Metrics

deep-ml provides metrics for evaluating model performance during training.

All metrics inherit from torch.nn.Module and implement a forward() method.

Classification Metrics

Accuracy

Simple accuracy metric for classification.

from deepml.metrics.classification import Accuracy

metrics = {
    'accuracy': Accuracy()
}

trainer.fit(
    train_loader=train_loader,
    val_loader=val_loader,
    epochs=50,
    metrics=metrics
)

Binary Accuracy

For binary classification with specific threshold.

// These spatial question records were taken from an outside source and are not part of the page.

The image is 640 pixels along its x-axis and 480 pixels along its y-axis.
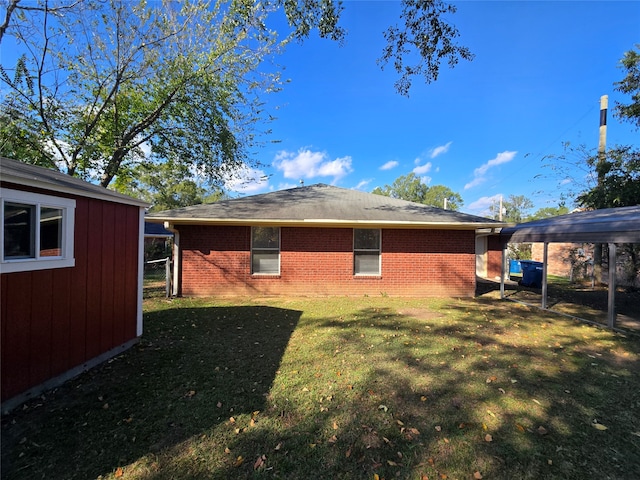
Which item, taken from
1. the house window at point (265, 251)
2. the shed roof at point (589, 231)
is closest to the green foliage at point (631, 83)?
the shed roof at point (589, 231)

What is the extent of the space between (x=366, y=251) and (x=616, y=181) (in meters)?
10.7

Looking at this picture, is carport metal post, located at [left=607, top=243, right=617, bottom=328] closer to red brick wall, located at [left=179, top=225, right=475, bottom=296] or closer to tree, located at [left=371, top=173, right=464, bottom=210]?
red brick wall, located at [left=179, top=225, right=475, bottom=296]

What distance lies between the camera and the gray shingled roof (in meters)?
8.77

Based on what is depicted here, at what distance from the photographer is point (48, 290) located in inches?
135

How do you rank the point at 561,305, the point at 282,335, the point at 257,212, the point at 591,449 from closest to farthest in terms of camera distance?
the point at 591,449 → the point at 282,335 → the point at 561,305 → the point at 257,212

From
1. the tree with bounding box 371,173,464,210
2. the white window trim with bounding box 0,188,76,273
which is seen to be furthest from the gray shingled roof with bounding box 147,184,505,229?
the tree with bounding box 371,173,464,210

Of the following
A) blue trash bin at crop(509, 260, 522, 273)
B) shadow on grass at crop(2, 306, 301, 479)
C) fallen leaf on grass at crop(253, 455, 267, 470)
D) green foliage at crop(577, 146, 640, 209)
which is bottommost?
shadow on grass at crop(2, 306, 301, 479)

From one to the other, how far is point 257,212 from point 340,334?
506cm

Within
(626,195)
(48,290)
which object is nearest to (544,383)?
(48,290)

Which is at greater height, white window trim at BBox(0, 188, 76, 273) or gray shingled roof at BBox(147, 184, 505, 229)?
gray shingled roof at BBox(147, 184, 505, 229)

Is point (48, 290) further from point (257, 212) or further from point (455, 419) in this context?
point (257, 212)

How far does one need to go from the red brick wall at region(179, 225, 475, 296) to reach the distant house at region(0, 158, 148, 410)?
14.2 ft

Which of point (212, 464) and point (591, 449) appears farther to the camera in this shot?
point (591, 449)

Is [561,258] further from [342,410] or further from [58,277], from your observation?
[58,277]
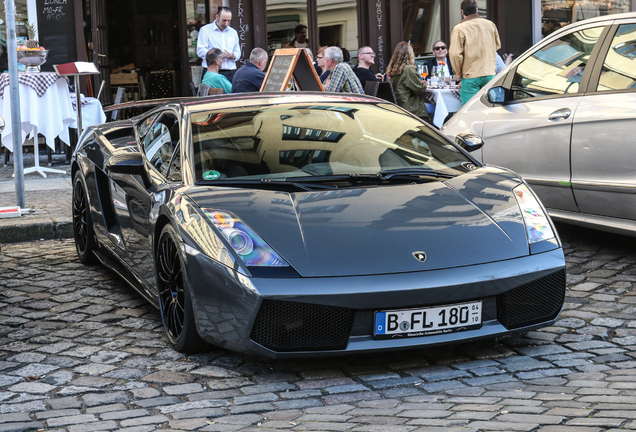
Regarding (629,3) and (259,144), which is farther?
(629,3)

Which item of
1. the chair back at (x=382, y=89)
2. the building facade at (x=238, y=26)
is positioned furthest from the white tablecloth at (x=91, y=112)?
the chair back at (x=382, y=89)

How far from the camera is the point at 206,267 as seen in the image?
367cm

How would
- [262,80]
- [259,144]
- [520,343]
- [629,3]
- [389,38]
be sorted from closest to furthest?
[520,343]
[259,144]
[262,80]
[389,38]
[629,3]

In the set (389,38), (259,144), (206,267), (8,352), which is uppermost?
(389,38)

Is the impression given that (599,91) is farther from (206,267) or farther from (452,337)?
(206,267)

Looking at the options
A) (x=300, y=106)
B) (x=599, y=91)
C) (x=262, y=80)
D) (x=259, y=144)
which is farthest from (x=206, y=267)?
(x=262, y=80)

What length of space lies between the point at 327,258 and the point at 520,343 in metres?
1.10

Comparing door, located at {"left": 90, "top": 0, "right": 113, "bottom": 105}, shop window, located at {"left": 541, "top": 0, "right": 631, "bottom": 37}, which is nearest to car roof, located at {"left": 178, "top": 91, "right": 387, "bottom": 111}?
door, located at {"left": 90, "top": 0, "right": 113, "bottom": 105}

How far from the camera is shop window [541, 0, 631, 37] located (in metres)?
17.7

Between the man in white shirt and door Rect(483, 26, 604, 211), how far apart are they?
733 cm

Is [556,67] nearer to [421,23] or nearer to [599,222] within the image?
[599,222]

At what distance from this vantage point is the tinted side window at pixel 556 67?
5988 mm

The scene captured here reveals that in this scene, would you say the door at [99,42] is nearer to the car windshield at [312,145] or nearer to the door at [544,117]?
the door at [544,117]

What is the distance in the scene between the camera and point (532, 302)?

from deepml.metrics.classification import BinaryAccuracy

metrics = {
    'accuracy': BinaryAccuracy(threshold=0.5)
}

Segmentation Metrics

IoU (Intersection over Union)

Jaccard Index for segmentation evaluation.

from deepml.metrics.segmentation import IoU

# Binary segmentation
metrics = {
    'iou': IoU(num_classes=1, is_multiclass=False)
}

# Multiclass segmentation
metrics = {
    'iou': IoU(num_classes=21, is_multiclass=True)
}

Dice Coefficient

F1-score for segmentation.

from deepml.metrics.segmentation import DiceCoefficient

metrics = {
    'dice': DiceCoefficient(num_classes=1, is_multiclass=False)
}

Pixel Accuracy

Percentage of correctly classified pixels.

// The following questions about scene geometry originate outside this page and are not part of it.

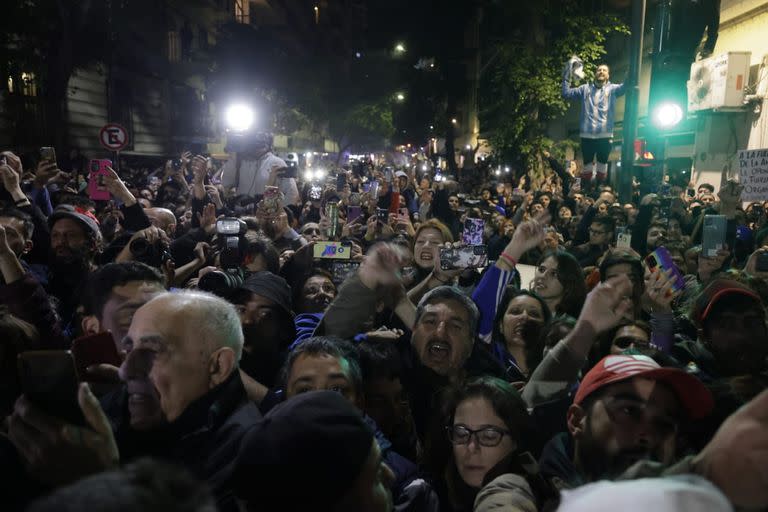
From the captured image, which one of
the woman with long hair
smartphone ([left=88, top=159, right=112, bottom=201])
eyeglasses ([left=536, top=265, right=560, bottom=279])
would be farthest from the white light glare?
the woman with long hair

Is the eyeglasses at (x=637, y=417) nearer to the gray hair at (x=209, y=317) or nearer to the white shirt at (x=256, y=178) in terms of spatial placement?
the gray hair at (x=209, y=317)

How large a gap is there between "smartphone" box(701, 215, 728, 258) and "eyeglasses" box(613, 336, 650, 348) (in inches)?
93.2

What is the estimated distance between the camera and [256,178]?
8.95 meters

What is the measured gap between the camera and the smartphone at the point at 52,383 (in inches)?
58.7

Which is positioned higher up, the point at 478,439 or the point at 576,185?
the point at 576,185

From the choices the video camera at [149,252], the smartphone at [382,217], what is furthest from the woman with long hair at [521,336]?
the smartphone at [382,217]

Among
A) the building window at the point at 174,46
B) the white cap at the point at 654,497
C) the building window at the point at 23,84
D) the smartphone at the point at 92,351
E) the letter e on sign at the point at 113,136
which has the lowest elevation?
the smartphone at the point at 92,351

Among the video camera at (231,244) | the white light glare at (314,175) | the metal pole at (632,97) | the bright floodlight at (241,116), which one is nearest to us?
the video camera at (231,244)

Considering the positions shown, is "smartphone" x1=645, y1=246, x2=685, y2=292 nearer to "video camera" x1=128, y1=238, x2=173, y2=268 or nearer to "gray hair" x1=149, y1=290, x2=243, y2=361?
"gray hair" x1=149, y1=290, x2=243, y2=361

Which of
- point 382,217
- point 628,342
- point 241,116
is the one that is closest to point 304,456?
point 628,342

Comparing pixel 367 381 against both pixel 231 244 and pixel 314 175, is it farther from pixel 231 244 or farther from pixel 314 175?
pixel 314 175

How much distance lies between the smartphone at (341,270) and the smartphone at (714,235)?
10.1 feet

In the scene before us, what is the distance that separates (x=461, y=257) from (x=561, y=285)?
81 centimetres

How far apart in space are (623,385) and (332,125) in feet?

from deepml.metrics.segmentation import PixelAccuracy

metrics = {
    'pixel_acc': PixelAccuracy()
}

Custom Metrics

Create your own metrics by subclassing torch.nn.Module:

import torch
import torch.nn as nn

class F1Score(nn.Module):
    def __init__(self, num_classes):
        super().__init__()
        self.num_classes = num_classes

    def forward(self, predictions, targets):
        """
        Args:
            predictions: Model predictions (logits or probabilities)
            targets: Ground truth labels

        Returns:
            F1 score as a scalar tensor
        """
        # Convert predictions to class indices
        preds = torch.argmax(predictions, dim=1)

        # Calculate F1 per class and average
        f1_scores = []
        for c in range(self.num_classes):
            pred_c = (preds == c)
            target_c = (targets == c)

            tp = (pred_c & target_c).sum().float()
            fp = (pred_c & ~target_c).sum().float()
            fn = (~pred_c & target_c).sum().float()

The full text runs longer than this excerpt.